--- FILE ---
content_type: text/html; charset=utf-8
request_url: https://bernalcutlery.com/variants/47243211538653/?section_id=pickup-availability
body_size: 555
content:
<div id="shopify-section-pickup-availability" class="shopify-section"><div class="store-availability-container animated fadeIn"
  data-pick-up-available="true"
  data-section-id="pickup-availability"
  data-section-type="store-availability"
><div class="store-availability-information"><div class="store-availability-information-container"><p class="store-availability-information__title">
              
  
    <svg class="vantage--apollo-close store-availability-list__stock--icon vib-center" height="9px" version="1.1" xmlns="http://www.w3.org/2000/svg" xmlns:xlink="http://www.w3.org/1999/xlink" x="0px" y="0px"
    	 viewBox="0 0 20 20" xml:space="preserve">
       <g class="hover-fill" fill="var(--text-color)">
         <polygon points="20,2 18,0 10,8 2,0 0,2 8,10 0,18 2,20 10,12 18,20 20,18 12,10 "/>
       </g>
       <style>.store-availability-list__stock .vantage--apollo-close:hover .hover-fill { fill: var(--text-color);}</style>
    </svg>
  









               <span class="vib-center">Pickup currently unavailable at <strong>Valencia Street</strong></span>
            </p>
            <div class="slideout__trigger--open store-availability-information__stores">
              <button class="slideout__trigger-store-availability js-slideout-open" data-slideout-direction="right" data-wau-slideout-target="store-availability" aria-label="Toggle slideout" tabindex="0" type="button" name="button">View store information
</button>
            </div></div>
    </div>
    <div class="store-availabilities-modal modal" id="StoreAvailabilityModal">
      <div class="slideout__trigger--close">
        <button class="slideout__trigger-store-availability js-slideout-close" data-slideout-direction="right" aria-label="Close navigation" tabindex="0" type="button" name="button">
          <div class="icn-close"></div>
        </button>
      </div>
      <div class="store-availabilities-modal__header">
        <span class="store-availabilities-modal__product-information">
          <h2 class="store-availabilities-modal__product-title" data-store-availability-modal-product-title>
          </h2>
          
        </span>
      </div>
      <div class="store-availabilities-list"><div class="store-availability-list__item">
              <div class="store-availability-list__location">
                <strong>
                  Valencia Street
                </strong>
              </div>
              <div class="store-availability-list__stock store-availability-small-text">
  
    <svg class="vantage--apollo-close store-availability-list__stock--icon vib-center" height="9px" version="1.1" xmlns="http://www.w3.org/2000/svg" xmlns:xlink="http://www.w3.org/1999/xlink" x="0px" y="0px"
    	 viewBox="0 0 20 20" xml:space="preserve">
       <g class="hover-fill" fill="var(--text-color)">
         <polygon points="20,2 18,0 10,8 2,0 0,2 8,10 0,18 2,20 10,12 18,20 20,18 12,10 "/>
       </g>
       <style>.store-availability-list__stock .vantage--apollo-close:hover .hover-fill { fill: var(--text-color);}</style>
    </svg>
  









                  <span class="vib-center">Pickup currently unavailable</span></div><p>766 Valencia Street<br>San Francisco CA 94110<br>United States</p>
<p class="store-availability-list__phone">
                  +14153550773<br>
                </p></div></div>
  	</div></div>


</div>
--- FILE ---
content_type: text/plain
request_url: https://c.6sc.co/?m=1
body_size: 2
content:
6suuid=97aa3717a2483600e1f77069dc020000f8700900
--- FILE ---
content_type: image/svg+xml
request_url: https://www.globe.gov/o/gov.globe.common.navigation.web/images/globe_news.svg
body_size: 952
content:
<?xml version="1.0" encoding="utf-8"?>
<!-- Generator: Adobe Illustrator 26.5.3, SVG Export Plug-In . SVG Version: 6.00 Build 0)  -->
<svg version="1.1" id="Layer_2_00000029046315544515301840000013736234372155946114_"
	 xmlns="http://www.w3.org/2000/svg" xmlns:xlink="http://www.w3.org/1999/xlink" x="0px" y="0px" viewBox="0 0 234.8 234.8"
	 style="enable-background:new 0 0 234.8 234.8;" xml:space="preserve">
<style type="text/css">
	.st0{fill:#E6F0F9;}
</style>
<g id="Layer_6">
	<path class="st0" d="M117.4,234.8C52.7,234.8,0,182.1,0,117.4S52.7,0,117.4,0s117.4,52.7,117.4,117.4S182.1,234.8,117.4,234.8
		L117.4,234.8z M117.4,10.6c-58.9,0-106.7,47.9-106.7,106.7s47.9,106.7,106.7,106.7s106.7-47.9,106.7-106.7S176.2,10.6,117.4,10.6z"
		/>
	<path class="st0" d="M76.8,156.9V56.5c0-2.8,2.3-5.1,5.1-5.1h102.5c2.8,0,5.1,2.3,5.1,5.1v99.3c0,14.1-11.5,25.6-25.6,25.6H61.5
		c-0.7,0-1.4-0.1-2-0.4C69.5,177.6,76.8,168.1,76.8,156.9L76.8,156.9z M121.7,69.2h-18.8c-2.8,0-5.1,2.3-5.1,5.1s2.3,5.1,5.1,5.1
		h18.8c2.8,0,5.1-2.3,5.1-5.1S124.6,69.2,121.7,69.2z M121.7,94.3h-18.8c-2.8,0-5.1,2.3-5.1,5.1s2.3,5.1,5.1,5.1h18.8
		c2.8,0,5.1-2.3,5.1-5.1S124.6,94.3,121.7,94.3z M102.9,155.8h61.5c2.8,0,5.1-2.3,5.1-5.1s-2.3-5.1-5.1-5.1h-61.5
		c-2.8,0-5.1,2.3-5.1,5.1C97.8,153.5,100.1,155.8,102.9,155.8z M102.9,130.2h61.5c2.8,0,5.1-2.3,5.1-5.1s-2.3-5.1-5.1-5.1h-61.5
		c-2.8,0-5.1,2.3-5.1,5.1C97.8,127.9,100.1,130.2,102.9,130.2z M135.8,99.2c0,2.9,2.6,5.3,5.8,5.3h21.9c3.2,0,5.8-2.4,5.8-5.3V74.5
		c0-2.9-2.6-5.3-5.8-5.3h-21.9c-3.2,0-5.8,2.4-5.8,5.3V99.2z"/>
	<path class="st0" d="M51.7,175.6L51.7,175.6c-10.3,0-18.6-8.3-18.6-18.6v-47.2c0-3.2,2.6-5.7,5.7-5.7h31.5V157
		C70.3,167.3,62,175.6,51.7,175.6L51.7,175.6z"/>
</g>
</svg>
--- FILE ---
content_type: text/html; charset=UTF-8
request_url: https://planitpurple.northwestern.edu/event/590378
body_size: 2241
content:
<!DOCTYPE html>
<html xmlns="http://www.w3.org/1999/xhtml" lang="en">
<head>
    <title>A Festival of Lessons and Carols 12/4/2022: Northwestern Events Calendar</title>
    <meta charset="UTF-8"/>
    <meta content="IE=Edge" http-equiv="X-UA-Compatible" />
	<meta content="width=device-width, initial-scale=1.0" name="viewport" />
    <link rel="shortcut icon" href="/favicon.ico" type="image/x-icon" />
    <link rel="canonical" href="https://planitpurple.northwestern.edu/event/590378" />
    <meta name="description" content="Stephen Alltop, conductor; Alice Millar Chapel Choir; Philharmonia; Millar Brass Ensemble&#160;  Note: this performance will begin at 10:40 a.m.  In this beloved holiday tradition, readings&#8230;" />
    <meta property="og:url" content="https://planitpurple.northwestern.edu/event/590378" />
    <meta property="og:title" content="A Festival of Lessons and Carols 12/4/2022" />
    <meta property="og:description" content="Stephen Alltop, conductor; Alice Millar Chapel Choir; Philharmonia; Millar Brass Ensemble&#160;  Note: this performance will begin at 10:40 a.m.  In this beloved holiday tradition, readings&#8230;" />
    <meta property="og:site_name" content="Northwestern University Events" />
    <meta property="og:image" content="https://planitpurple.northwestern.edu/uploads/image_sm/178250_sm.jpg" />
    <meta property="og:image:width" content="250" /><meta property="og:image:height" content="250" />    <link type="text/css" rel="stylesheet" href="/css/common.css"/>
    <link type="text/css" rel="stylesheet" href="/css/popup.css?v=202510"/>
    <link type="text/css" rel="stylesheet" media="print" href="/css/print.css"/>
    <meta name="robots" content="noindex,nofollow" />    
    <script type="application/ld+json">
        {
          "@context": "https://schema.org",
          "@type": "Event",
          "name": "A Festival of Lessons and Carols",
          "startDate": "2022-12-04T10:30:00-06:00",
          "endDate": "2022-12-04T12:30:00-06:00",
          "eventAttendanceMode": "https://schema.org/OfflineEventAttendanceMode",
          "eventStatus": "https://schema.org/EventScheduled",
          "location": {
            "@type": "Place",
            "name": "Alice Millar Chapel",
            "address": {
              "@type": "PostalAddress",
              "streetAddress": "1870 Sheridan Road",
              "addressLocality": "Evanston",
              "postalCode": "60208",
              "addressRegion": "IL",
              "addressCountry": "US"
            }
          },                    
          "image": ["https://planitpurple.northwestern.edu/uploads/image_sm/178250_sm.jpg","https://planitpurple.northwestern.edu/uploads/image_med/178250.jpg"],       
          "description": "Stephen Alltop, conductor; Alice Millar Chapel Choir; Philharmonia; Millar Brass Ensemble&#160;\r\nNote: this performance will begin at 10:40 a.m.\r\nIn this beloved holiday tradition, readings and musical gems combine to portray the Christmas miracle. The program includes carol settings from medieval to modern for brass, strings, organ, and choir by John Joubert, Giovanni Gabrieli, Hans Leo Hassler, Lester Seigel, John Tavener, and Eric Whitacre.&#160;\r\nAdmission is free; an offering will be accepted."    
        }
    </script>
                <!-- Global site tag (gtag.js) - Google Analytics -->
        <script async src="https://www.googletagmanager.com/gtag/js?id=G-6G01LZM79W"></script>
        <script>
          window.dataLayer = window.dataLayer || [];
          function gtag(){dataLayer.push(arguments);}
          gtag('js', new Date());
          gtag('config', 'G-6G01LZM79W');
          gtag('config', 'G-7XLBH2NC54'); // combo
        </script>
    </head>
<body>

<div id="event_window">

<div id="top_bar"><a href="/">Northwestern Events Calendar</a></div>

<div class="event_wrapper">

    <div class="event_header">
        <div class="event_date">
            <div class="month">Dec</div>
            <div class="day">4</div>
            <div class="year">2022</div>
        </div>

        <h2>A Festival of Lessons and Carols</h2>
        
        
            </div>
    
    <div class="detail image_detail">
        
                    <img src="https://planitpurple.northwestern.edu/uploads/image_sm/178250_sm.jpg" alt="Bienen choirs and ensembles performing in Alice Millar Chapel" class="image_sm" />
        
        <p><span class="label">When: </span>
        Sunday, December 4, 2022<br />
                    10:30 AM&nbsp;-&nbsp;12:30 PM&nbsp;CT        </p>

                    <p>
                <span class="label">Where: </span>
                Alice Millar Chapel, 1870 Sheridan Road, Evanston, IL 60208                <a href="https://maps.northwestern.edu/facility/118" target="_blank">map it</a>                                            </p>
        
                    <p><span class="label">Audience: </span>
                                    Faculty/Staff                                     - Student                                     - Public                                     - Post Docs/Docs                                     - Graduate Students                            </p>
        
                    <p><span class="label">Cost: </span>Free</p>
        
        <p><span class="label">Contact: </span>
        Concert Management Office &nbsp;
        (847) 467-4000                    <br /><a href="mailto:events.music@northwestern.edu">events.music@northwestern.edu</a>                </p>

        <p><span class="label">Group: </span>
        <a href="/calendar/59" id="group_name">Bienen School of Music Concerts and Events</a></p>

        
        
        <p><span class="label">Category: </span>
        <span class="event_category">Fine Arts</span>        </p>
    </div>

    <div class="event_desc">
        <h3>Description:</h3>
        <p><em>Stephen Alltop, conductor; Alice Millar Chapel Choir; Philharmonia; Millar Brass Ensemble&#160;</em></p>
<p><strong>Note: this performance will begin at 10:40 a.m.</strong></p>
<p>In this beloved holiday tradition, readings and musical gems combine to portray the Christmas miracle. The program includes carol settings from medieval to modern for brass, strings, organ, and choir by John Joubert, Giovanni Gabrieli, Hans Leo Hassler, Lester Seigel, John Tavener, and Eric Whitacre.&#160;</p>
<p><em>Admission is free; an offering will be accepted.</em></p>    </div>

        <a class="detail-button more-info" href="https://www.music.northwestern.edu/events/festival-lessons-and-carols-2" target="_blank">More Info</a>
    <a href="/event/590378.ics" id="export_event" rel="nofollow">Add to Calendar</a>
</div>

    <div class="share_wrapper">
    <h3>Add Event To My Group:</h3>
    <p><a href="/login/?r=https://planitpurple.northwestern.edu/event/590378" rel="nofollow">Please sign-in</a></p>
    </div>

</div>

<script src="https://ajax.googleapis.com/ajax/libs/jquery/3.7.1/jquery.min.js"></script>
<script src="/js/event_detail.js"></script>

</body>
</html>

== == ==

* **REQUIREMENT**
Copy every line of the material above in which the string "path" can be found.

* **SOLUTION TO THIS TASK**
	<path class="st0" d="M117.4,234.8C52.7,234.8,0,182.1,0,117.4S52.7,0,117.4,0s117.4,52.7,117.4,117.4S182.1,234.8,117.4,234.8
	<path class="st0" d="M76.8,156.9V56.5c0-2.8,2.3-5.1,5.1-5.1h102.5c2.8,0,5.1,2.3,5.1,5.1v99.3c0,14.1-11.5,25.6-25.6,25.6H61.5
	<path class="st0" d="M51.7,175.6L51.7,175.6c-10.3,0-18.6-8.3-18.6-18.6v-47.2c0-3.2,2.6-5.7,5.7-5.7h31.5V157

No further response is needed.